> **PROVIDED PASSAGE**:
◇ ◇ ◇ ◇ ◇ ◇ ◇

1. Introduction
In recent years, to meet energy efficiency requirements, the building sector has contributed to energy-saving technologies and policies [
1]. Although energy consumption for the building segment is the same as in 2019, carbon emissions are highest (10 GtCO
2) as construction activities and electricity intensity increase [
2,
3]. In line with the Global Status Report for the building sector, from 2020 to 2030, a reduction in carbon emissions of 6% per year is demanded with respect to the building segment [
2]. Over the past decade, building benchmarking has been successfully addressed by city governments in 40+ cities in the United States to combat inefficient energy use in buildings [
4]. To reach this target, diminishing highly intensive electricity use in building operations is significant.

◇ ◇ ◇ ◇ ◇ ◇ ◇

> **DATA PROVIDED**:
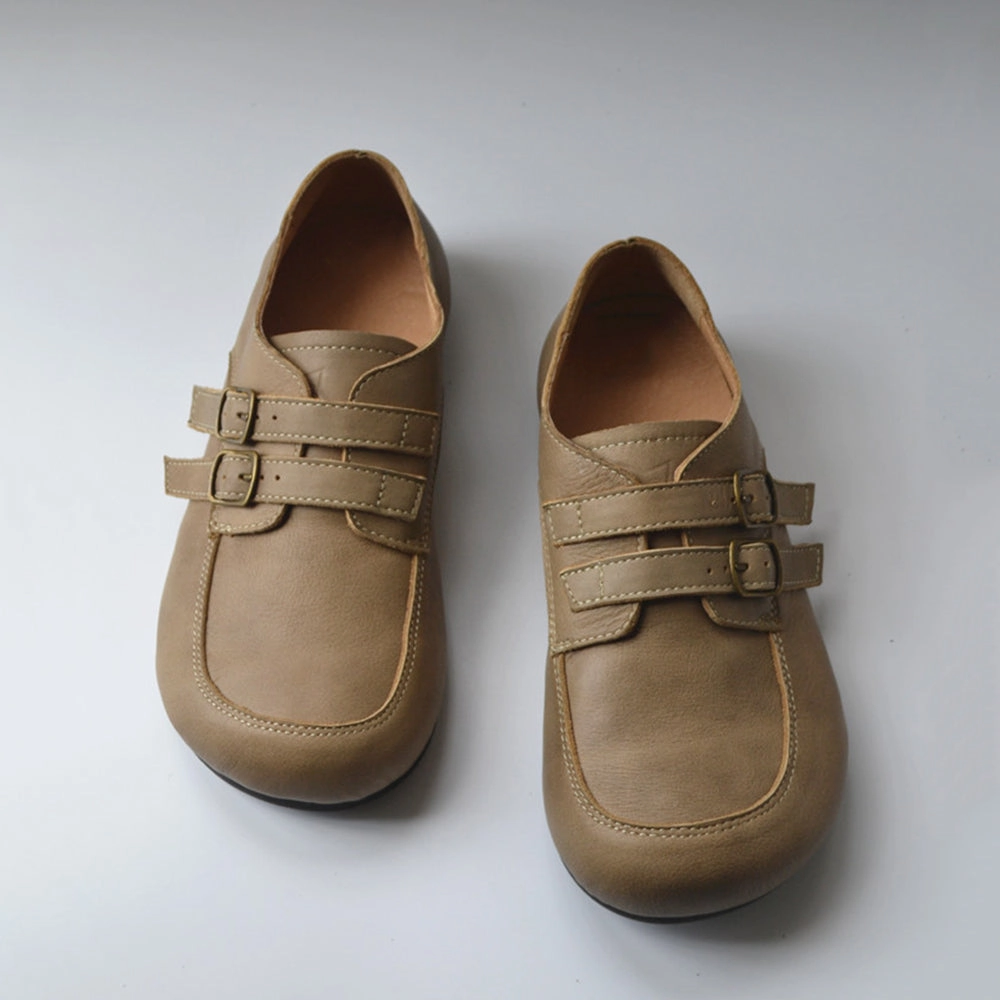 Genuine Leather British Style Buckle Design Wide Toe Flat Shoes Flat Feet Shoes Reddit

◇ ◇ ◇ ◇ ◇ ◇ ◇

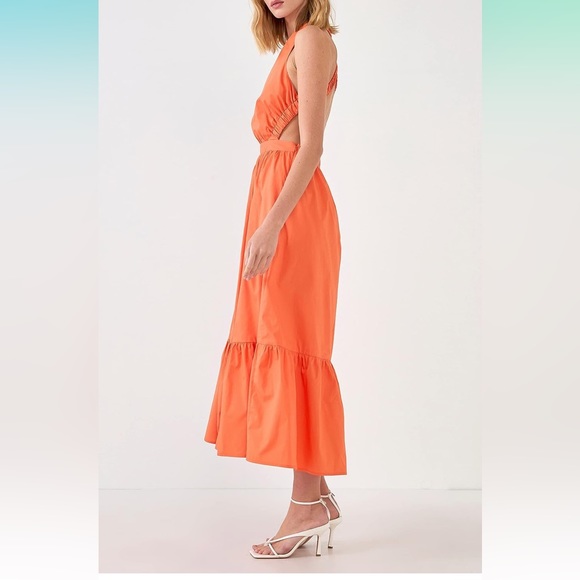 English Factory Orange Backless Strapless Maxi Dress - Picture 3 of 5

◇ ◇ ◇ ◇ ◇ ◇ ◇

> **USING THE INFORMATION**:
- A) Using the building energy introduction, decide whether each statement agrees with it, and give yes or no followed by the deciding words of the text, quoted exactly. (i) City governments in more than 40 U.S. cities have addressed building benchmarking over the past decade. (ii) For the building segment, the Global Status Report calls for carbon emissions to fall by 6% per year from 2020 to 2030. (iii) The building segment now consumes less energy than it did in 2019.
- B) Extend the introduction on building energy use and carbon emissions from the point where it stops.

> **REPLIES**:
- A)
(i) Yes: "building benchmarking has been successfully addressed by city governments in 40+ cities in the United States"
(ii) Yes: "from 2020 to 2030, a reduction in carbon emissions of 6% per year is demanded with respect to the building segment"
(iii) No: "energy consumption for the building segment is the same as in 2019"

- B)
With the development of data mining technologies, a lot of building energy efficiency research has been conducted due to the large amount of existing power data. In this studied domain, the unsupervised data mining approach presents great advantages in terms of data mining in building operation data. In this case, regular discoveries in operation data can provide an innovative energy-saving strategy for buildings. With respect to unsupervised algorithms, the cluster and association rule mining (ARM) solutions are the most widely utilized in this domain. This paper aims to make full use of the data mining method to study building performance data. Some hidden information and issues are found by achieving the energy efficiency purpose. In line with these discovered features, some focused power-saving suggestions can be provided to run the building.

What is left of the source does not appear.